Continuando a distorcere la realtà dei fatti (la pronuncia della Consulta non determinerà alcuna uscita di massa di boss mafiosi dal carcere, visto che saranno i magistrati di sorveglianza a decidere di volta in volta se riconoscere o meno il beneficio del permesso premio), il giornale diretto da Marco Travaglio e Peter Gomez ha persino lanciato una petizione online per chiedere una legge “che impedisca a capimafia e agli altri responsabili di stragi di truffare lo stato, i magistrati e i cittadini onesti ottenendo permessi e altri benefici senza meritarli”. Come ogni appello dai toni apocalittici e demagogici, anche questo ha ottenuto in pochi giorni una valanga di adesioni (quasi 70 mila). E pazienza se si tratta della solita petizione online priva di trasparenza, che chiunque può sottoscrivere infinite volte (paradossalmente anche utilizzando il nome di Totò Riina): il fronte antimafia ha trovato il suo specchietto per le allodole con cui celebrare l’esistenza di una presunta “volontà popolare”.
Così, mentre la campagna semi-eversiva contro la Consulta prosegue nell’indifferenza delle istituzioni, trovando pure il sostegno di magistrati (come i consiglieri del Csm Nino Di Matteo e Sebastiano Ardita) e di politici (come l’immancabile Nicola Morra, presidente della commissione Antimafia, che al Fatto ha detto: “Servono norme raffinate per negare i permessi ai boss”), ecco che la vicenda Nicosia giunge nel momento migliore a rafforzare il fronte. I risvolti del caso, a prima vista gravissimi, dovranno essere valutati in sede giudiziaria. Ma il Fatto non ha già dubbi sulla colpevolezza degli indagati e sulle conclusioni (generali) da trarre da questa (singola) storia: nessuna inflessibilità sul carcere duro, che anzi deve essere reso ancora più duro, a costo di violare i diritti umani e le pronunce della Consulta.
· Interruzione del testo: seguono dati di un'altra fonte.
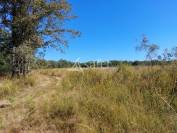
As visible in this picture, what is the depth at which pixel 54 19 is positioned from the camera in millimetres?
17188

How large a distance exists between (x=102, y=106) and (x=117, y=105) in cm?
34

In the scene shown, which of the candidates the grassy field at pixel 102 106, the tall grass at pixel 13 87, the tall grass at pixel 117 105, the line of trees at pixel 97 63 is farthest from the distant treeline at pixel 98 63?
the tall grass at pixel 13 87

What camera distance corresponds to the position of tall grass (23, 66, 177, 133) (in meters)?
6.42

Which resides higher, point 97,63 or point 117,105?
point 97,63

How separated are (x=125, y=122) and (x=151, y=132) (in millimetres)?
610

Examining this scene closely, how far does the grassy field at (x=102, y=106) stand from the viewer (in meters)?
6.48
Per Travaglio, infatti, “dietro il garantismo all’italiana si celano collusioni” con la mafia. Per Marco Lillo esisterebbe una “lobby garantista cara ai criminali”, che poi coinciderebbe con quella radicale, che dai tempi di Pannella sarebbe collusa con i mafiosi perché promuove referendum sulla responsabilità civile dei magistrati, perché si batte per un carcere rispettoso dei diritti umani e contro il “fine pena mai”, o perché vedrebbe tra gli iscritti anche avvocati che nel corso della loro professione sono stati chiamati a difendere imputati accusati di mafia (dimenticando che quello alla difesa è un diritto inalienabile previsto dalla nostra Costituzione).
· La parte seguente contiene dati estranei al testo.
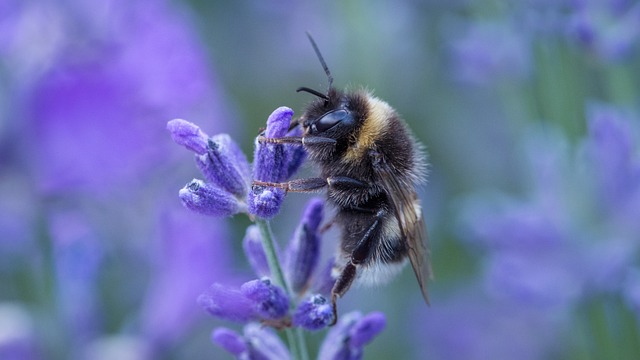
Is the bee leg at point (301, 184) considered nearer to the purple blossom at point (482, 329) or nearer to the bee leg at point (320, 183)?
the bee leg at point (320, 183)

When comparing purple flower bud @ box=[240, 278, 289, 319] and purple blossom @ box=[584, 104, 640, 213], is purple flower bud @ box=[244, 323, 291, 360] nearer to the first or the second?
purple flower bud @ box=[240, 278, 289, 319]

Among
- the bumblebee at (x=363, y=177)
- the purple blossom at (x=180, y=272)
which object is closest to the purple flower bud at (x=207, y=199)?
the bumblebee at (x=363, y=177)

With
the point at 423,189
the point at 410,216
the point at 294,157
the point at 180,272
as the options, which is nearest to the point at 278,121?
the point at 294,157

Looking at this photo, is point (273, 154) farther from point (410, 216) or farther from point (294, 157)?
point (410, 216)

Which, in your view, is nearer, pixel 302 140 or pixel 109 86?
pixel 302 140

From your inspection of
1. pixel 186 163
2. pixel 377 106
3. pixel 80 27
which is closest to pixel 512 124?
pixel 186 163

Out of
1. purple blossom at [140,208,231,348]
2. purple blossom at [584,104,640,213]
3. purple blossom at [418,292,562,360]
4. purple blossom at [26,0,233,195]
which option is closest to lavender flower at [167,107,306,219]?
purple blossom at [140,208,231,348]

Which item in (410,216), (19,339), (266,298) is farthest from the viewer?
(19,339)
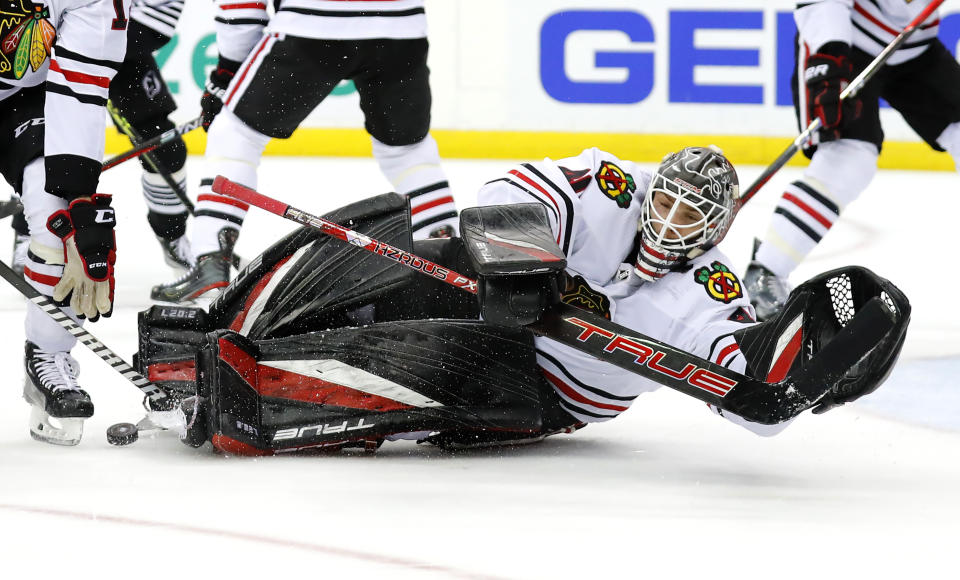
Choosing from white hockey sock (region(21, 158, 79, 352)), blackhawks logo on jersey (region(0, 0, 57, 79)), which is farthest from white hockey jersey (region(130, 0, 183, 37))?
white hockey sock (region(21, 158, 79, 352))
Insomma, per il Fatto quotidiano è colluso con la mafia chiunque si permetta di difendere i diritti dei detenuti o degli indagati, o di dare retta a una pronuncia della Corte costituzionale che stabilisce che una norma (quella che vieta la concessione di permessi premio per gli ergastolani ostativi) è contraria alla Costituzione. Una prospettiva a cui, per giunta, sembrano aderire pericolosamente gli stessi pm della Dda palermitana, che in un passaggio del provvedimento di arresto di Nicosia contestano all’indagato di avere “addirittura portato avanti l’ambizioso progetto di alleggerire il regime detentivo speciale di cui all’art. 41 bis o di favorire la chiusura di determinati istituti penitenziari giudicati inidonei a garantire un trattamento dignitoso ai reclusi”. Come se fosse un reato.